鴨川市西町、東条の商店街のような街並み。「東条四野村製菓店」 -鴨川⑽
古くからの地名である東条。鴨川市が出来てからはあまり聞かなくなった地名だが、今回訪ねた郵便局や病院、小学校にその名前が残っている。東条の街並みも素敵だ。引き続きサイクリング旅!
鴨川市西町の東条「東条四野村製菓店」
千葉県鴨川市西町361。JR安房鴨川駅からは北東に位置する鴨川市西町。この辺りの公共施設には「東条」と名付けられたものが多く、明らかに歴史を感じる地名だ。
『角川日本地名大辞典』に詳しくまとめられており、地名の由来は古代の条里制が行われたところから付けられたとも。和泉・広場・東町・西町等が合併した東条村は昭和29年まで存在した。源頼朝の話とか『吾妻鏡』にも載っている地名ということで鴨川の古くの中心だったのかな。そんなことを知らずにサイクリングで訪れた。
「かづさや」、2014年のストリートビューで閉店の貼り紙。創業90年の歴史があると書いてあった。
歩道がほぼない県道181号。道沿いに古い家屋が並んでいる。
東条小学校の校門傍にあるのは、「東条四野村製菓店」。日曜日だから休みだったのかも。グーグルマップの口コミにも返信があるので、現役!

--------------------------------------------------

やること -
**A)** 東条の街並みの文章から、「鴨川市西町、東条の商店街のような街並み。「東条四野村製菓店」 -鴨川⑽」から「歩道がほぼない県道181号。道沿いに古い家屋が並んでいる。」までを、両端も含めてそのまま書き写してください。
**B)** 東条の街並みの文章について、次の問いに答えよ。
(i) 東条村は昭和何年まで存在したか。
(ii) 「かづさや」の貼り紙には、創業何年の歴史があると書いてあったか。
(iii) 東条小学校の校門傍にある店は何か。

提供資料 -
--------------------------------------------------

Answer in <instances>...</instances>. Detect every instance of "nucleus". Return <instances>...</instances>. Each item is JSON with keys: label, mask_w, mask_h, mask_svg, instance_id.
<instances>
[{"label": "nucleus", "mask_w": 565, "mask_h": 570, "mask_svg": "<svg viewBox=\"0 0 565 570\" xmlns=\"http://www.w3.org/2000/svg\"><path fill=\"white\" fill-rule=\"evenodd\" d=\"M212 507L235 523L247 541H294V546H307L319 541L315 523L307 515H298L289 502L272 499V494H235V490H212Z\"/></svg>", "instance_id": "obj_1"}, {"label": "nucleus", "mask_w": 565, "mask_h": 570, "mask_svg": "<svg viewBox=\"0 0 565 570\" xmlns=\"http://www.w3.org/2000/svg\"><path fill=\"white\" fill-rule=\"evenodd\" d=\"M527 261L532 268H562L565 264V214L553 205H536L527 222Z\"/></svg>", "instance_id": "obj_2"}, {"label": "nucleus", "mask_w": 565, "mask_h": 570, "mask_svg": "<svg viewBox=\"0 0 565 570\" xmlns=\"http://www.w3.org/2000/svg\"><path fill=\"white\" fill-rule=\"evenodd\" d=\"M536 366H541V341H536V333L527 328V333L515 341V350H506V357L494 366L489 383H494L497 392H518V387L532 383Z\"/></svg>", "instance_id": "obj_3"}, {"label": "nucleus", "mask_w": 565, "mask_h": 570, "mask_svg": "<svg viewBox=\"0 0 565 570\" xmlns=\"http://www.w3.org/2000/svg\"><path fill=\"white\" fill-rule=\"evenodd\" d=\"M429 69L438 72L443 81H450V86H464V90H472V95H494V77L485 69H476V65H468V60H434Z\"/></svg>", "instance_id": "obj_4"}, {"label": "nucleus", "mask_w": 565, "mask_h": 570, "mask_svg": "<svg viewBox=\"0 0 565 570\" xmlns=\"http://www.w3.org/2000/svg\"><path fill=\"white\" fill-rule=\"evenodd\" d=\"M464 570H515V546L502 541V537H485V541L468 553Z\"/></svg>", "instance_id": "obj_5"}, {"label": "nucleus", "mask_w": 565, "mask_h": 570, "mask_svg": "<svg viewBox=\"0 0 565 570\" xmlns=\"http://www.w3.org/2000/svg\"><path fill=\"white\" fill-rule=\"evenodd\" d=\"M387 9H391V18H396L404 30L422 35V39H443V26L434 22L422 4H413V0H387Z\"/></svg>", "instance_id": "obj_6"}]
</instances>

--------------------------------------------------

解答 -
**A)**
鴨川市西町、東条の商店街のような街並み。「東条四野村製菓店」 -鴨川⑽
古くからの地名である東条。鴨川市が出来てからはあまり聞かなくなった地名だが、今回訪ねた郵便局や病院、小学校にその名前が残っている。東条の街並みも素敵だ。引き続きサイクリング旅!
鴨川市西町の東条「東条四野村製菓店」
千葉県鴨川市西町361。JR安房鴨川駅からは北東に位置する鴨川市西町。この辺りの公共施設には「東条」と名付けられたものが多く、明らかに歴史を感じる地名だ。
『角川日本地名大辞典』に詳しくまとめられており、地名の由来は古代の条里制が行われたところから付けられたとも。和泉・広場・東町・西町等が合併した東条村は昭和29年まで存在した。源頼朝の話とか『吾妻鏡』にも載っている地名ということで鴨川の古くの中心だったのかな。そんなことを知らずにサイクリングで訪れた。
「かづさや」、2014年のストリートビューで閉店の貼り紙。創業90年の歴史があると書いてあった。
歩道がほぼない県道181号。道沿いに古い家屋が並んでいる。

**B)**
(i) 昭和29年
(ii) 90年
(iii) 東条四野村製菓店